Juliette smiled, trying to understand how it was possible not to feel exactly like oneself all the time. The two women exchanged kisses on both cheeks. “I’ve been worried about you,” Juliette said as she stepped back. “How are you? Have you had any more frights since that day in the park?”

Elise put a hand on her growing belly. “I think the baby is fine. I really must thank you for what you did for me. It was truly kind of you to—”

“Nonsense.” Juliette cut her off with a smile. “It was the least one mother could do for another. And how fortunate for me to have met a fellow American.” Juliette beckoned for Elise to follow her as she began moving into the store. “Come. One of my regular customers is here with her children. I’ll introduce you.”
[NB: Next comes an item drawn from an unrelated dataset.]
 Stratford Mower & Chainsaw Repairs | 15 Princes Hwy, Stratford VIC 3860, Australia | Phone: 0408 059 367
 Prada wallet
Ruth was gazing absently at a row of travel guidebooks as they approached. “Ruth,” Juliette said. Ruth turned, her expression far away. “I’d like you to meet my new American friend, Madame LeClair. Elise, this is Madame Levy.”
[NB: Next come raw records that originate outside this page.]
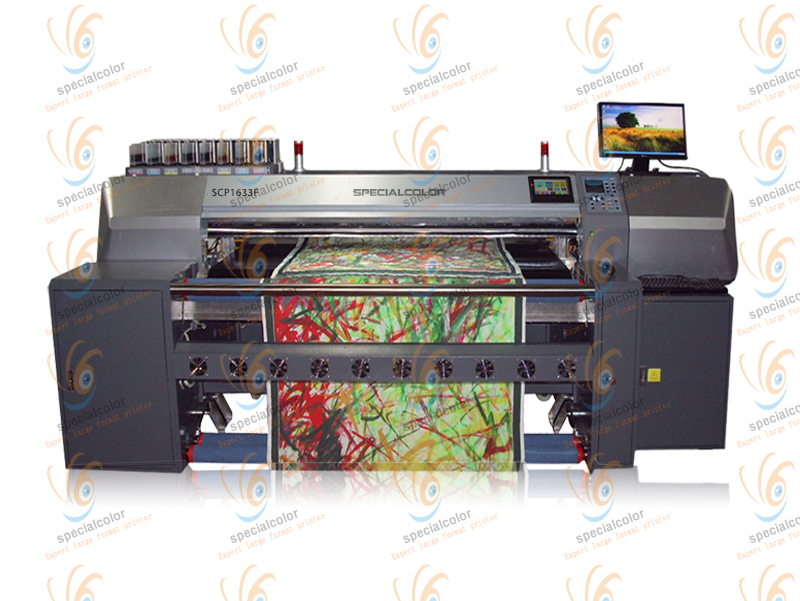 SCP1633F flatbed textile printing machine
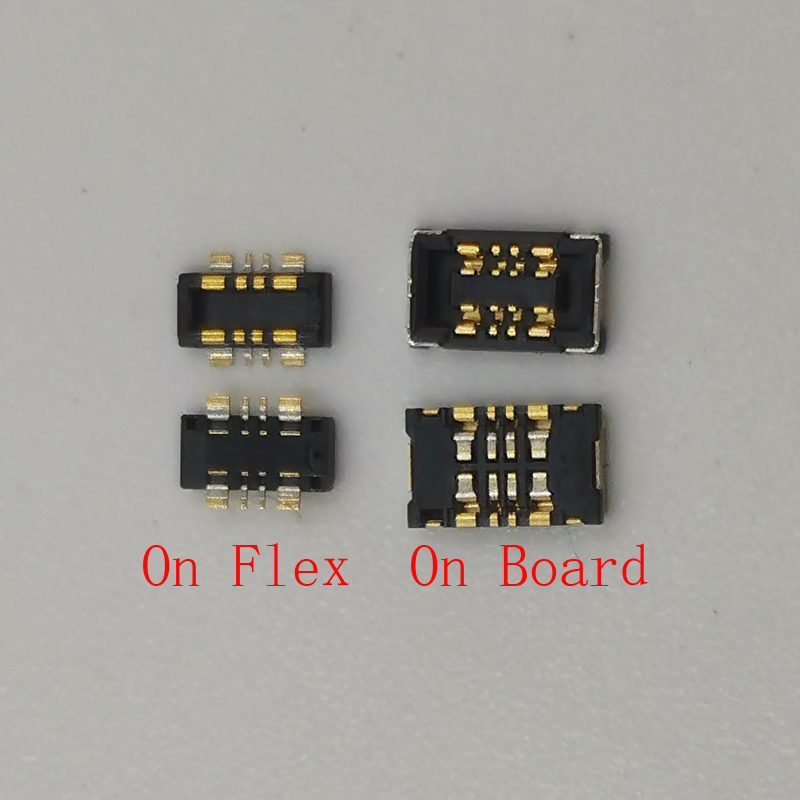 10Pcs Fpc Batterij Flex Clip Connector Voor Samsung Galaxy A21S A217 S20FE S20 Fe G7810 G781 Note 10 X note10 N970 N9700 Plug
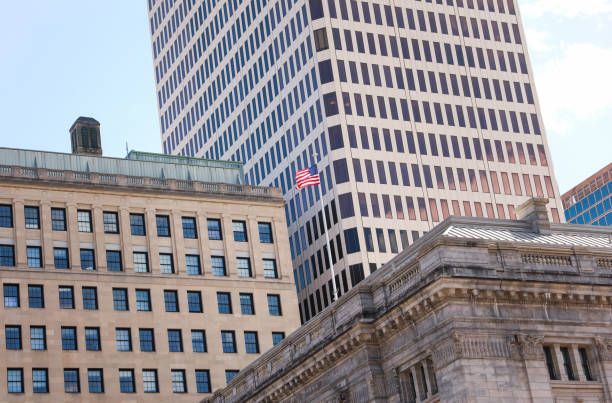 istock modern architecture in Providence represents the city's growth and innovation, while the historical buildings reflect its rich cultural heritage. It embodies the balance between old and new 1479426794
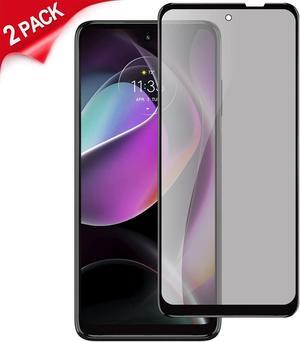 2-Pack Privacy Tempered Glass Screen Protector for Motorola Moto G 5G 2023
“Bonjour, Madame Levy,” Elise said politely.

“Bonjour.” Ruth gave Elise a polite nod, but she still looked lost in her own world.

Juliette put a gentle hand on Ruth’s arm. “Let’s go see what the children are reading. Elise, you can meet Georges and Suzanne.”

Both women followed Juliette to the children’s section, and they all watched as Georges read dramatically to the other children from L’Oeuf magique, one of Claude’s favorite picture books.

“He can read?” Elise asked, and when Ruth smiled, a genuine smile, Juliette’s heart felt a bit lighter.

“He is very proud of himself,” Ruth said, her eyes never leaving her son. “I am proud, too.”

When Georges finished his story, he snapped the book triumphantly closed. The three women burst into spontaneous applause, and Georges laughed and came over to wrap his arms around his mother’s waist. His sister followed him over, as did Juliette’s two little boys.

Juliette put a hand on each of her sons’ heads. “Alphonse, Claude, my darlings, do you remember Madame LeClair?” Alphonse nodded, and Claude continued to stare at Elise.

“You’re all right, madame?” Claude asked Elise, worry shining in his eyes.

“I am,” she assured him. “Thank you, Claude, for being so kind. The water you brought me helped very much.”

His cheeks turned pink. “Good,” he mumbled.

“Georges, Suzanne, this is Madame Foulon’s friend, Madame LeClair,” Ruth said to her children, who looked up at Elise with curiosity. Suzanne gave a shy little wave, and Georges seemed to be assessing her.